Many takers for free courses

Many takers for free courses


Many takers for free courses

In just six months, Coursera has enrolled more than 10 lakh students worldwide in its free online courses.

Coursera, a startup online education company that has enrolled 1.35 million students in its free online courses since it began just six months ago, is now more than doubling, to 33, its partners, universities that will offer classes on its platform.

All together, Coursera will provide more than 200 free “massive open online courses,” known as MOOCs.

The new partners include two more Ivy League institutions, Brown University and Columbia University; a liberal arts college, Wesleyan University; specialised institutions like the Mount Sinai School of Medicine; public research universities like the University of Florida; and more international schools like the University of Melbourne, Hebrew University of Jerusalem and Hong Kong University of Science and Technology.

The caliber of Coursera’s partners — Princeton, Stanford and the University of Pennsylvania were among the original partners — has given it credibility and cachet in higher education circles, so much so that some university presidents have begun to fret that it will reflect badly on them if they fail to sign on.

“You’re known by your partners, and this is the College of Cardinals,” said E Gordon Gee, the president of Ohio State, one of the new partners. “It’s some of the best universities in the country.”

Gee, whose university will offer two courses from its College of Pharmacy, said he had some concerns about giving away content with no revenue stream in sight.

“That does keep me up at night,” he said. “We’re doing this in the hope and expectation that we’ll be able to build a financial model, but I don’t know what it is. But we can’t be too far behind in an area that’s growing and changing as fast as this one.”

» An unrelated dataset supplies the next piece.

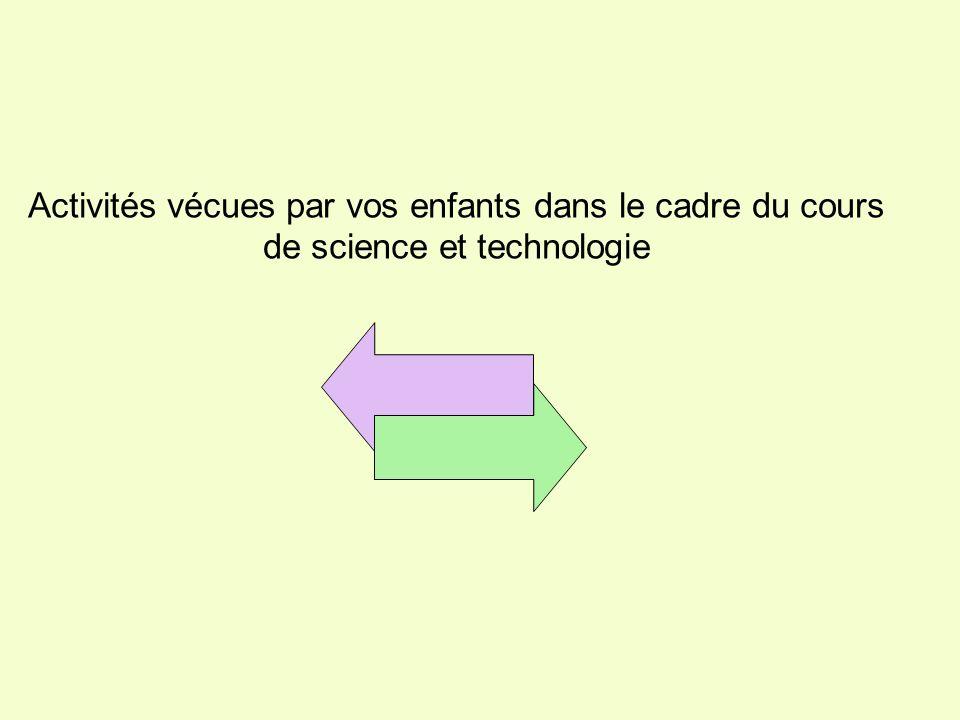 Activités vécues par vos enfants dans le cadre du cours de science et technologie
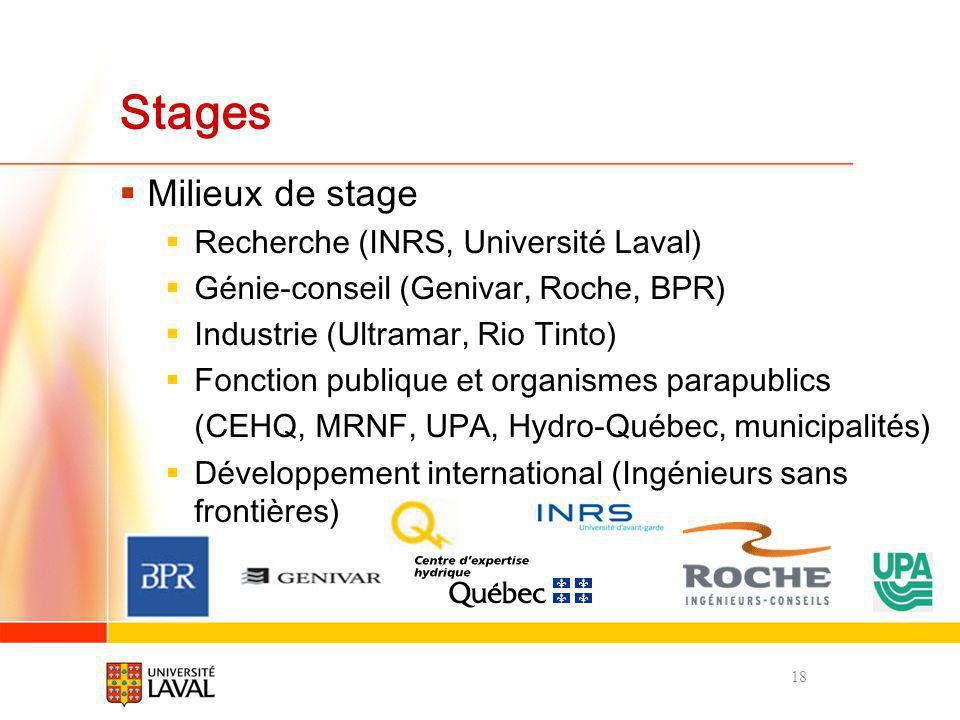 Stages Milieux de stage Recherche (INRS, Université Laval) Génie-conseil (Genivar, Roche, BPR) Industrie (Ultramar, Rio Tinto) Fonction publique et or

The new courses will range broadly from Mount Sinai’s three classes on systems biology to Berklee College of Music’s four: introduction to guitar, introduction to improvisation (with Grammy Award winner Gary Burton), introduction to music production and songwriting.

“We’ve also been about expanding the reach of the college,” said Debbie Cavalier, Berklee’s vice president for online learning. “We’ve always had some kind of free online offers, and we couldn’t be more excited about this.”

Coursera’s growth is accelerating. It enrolled its millionth student on August 9; less than six weeks later, the student ticker on the website passed 1.35 million. The students come from 196 countries, with about a third from the United States and the next largest contingents from Brazil and India.

A report from Moody’s Investors Service recently predicted that the rise of MOOCs might help leading universities reach more students, bolster their reputation and eventually generate revenue from distributing content or issuing certificates. The report warned, however, that the growing popularity of free online courses could be a problem for small local colleges and for-profit institutions.

Coursera was founded by two Stanford computer science professors, Daphne Koller and Andrew Ng, who are on leave. (Another Stanford computer scientist, Sebastian Thrun, whose Stanford course on artificial intelligence last year had 160,000 students, is the co-founder of Udacity, another thriving MOOC company.)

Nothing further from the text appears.